By Thomas Haus, M.D., Family Medicine
Have you stopped to think about the fact that farming is one of the most dangerous occupations? Farmers are exposed to mechanical, chemical, and environmental hazards every day, in addition to being physically demanding. The good news is that farm-related accidents are preventable. Proper safety precautions and procedures need to be used by all workers, family members and visitors at all times. Everyone needs to understand the risks.
12 Tips to Make Your Farm a Safer Place to Live and Work:
- Walk around your farm on a regular basis and assess potential dangers. You know your farm like the back of your hand, so enlist the help of others. They may see something you’ve missed.
- Do not let young children play around machinery, chemicals, or animals that may cause them harm.
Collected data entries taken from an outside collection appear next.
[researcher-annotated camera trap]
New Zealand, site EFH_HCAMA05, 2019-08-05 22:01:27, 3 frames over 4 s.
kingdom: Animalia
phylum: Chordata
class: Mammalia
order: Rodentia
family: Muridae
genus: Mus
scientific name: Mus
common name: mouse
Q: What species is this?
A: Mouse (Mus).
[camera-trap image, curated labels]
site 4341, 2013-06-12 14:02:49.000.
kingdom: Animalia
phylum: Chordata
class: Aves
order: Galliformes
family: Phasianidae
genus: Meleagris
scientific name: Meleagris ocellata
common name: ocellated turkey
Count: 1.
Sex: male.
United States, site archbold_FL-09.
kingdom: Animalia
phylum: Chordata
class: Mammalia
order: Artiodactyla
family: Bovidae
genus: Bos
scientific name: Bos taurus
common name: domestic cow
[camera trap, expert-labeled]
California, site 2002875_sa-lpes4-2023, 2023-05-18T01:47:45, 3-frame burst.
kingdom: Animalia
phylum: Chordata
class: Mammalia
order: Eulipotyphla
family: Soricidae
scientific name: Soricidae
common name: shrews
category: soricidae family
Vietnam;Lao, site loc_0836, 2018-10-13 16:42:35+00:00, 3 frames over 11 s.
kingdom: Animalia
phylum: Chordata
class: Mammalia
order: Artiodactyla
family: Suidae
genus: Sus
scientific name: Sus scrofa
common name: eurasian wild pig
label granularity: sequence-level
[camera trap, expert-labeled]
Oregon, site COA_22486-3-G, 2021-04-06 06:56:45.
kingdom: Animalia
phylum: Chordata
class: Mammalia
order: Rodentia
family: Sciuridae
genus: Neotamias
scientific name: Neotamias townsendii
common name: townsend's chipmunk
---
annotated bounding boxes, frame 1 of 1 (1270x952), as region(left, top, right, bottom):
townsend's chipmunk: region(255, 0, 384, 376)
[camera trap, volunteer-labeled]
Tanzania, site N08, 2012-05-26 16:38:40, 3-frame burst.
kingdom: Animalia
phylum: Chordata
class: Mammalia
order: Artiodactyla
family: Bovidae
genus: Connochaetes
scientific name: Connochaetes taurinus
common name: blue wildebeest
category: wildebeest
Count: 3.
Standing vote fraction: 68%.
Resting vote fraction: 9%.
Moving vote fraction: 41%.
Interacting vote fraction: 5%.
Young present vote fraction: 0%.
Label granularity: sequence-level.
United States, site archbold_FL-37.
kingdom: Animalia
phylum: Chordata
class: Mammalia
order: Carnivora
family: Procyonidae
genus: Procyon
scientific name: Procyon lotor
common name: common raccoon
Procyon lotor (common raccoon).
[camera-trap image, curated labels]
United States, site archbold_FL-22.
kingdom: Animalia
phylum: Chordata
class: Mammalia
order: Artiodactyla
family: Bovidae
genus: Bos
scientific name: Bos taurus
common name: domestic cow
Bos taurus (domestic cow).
Create a safe and contained play area for kids.
- Make sure everyone working on the farm is trained in first aid.
- Keep all equipment in good repair, including yourself. Feeling fatigued while operating machinery can be dangerous.
- Store dangerous items such as machinery, firearms, and chemicals behind locked doors and remove keys to a safe place.
- Install a ROPS (Roll-Over Protection Structure) and seatbelts to tractors.
- Replace dangerous chemicals with less toxic varieties. Stay educated on the best way to handle all chemicals.
- If you ‘almost’ get hurt, write it down. Keeping a log of injuries and “near misses” is a great way to pinpoint areas for improvement.
- Always use appropriate safety equipment, such as machinery guards and shields, helmets, gloves, hearing protection, safety goggles, and non-slip shoes.
- If using four-wheelers, make sure you are using them wisely and not for thrills. Children should not be allowed to drive or ride on an ATV.
- Avoid fall injuries by using equipment and safety measures to prevent falls.
- Write a safety plan that includes ways to identify the hazards and minimize potential risks. Make sure everyone understands and uses safety procedures, including children.
Many of these suggestions are appropriate for any home or business, not just the farm. Remember, it is much easier to prevent an injury than to recover from one.